Materials and Methods

Sample Preparation

The larvae (coenurus) (kindly provided by Yingdong Yang, Panzhihua, China) were collected from the brain of a naturally infected goat at an organic farm from Sichuan, China. The infection experiment was followed by larval morphological identification, and was performed by administering 20 larvae of T. multiceps into two parasite-free beagle dogs. Once the gravid proglottid expelled in the feces of infected dogs appeared on day 28 post-infestation, adult T. multiceps were immediately removed from the small intestine and washed thoroughly in physiological saline solution (37°C) to avoid host contamination; they were then transferred into liquid nitrogen and stored at −80°C until further use.

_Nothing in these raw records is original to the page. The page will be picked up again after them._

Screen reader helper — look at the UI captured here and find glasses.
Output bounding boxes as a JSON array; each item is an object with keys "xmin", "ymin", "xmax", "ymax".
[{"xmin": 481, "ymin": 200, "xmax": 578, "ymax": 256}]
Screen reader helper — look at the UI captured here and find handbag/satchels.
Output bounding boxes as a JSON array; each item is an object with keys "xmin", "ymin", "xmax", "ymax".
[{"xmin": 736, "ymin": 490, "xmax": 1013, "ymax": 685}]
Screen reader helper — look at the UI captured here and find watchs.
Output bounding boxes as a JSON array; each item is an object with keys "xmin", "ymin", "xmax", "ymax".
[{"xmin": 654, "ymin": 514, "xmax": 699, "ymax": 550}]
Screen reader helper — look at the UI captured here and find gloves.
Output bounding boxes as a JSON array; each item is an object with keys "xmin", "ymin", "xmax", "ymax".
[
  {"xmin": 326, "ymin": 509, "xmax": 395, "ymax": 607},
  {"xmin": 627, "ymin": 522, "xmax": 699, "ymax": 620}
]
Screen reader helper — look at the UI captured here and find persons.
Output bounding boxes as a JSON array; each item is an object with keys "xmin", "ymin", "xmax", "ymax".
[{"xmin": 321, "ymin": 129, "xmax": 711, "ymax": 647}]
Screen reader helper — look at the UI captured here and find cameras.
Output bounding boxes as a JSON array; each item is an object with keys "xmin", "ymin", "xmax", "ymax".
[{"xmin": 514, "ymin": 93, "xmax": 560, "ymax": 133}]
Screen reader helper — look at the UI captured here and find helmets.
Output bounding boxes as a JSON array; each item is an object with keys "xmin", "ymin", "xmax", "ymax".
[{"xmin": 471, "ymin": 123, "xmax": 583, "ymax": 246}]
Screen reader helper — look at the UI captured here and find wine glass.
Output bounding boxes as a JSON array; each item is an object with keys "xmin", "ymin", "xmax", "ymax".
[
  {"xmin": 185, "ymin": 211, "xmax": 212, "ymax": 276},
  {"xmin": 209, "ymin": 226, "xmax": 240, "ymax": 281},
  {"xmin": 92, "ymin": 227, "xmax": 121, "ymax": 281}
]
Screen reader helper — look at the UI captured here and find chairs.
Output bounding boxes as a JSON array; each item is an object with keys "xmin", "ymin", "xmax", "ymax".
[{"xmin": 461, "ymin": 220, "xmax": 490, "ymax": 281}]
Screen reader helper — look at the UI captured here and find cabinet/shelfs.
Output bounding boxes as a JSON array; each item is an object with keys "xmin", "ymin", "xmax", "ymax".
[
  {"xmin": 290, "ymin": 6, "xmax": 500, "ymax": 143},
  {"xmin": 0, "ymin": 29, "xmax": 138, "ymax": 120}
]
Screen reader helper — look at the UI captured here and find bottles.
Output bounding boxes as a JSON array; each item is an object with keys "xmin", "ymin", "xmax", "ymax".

All animals from which specimens were collected were handled in accordance with the animal protection law of the People's Republic of China (a draft of an animal protection law in China was released on September 18th, 2009). This study was approved by the National Institute of Animal Health Animal Care and Use Committee at Sichuan Agricultural University (approval number 2010–018).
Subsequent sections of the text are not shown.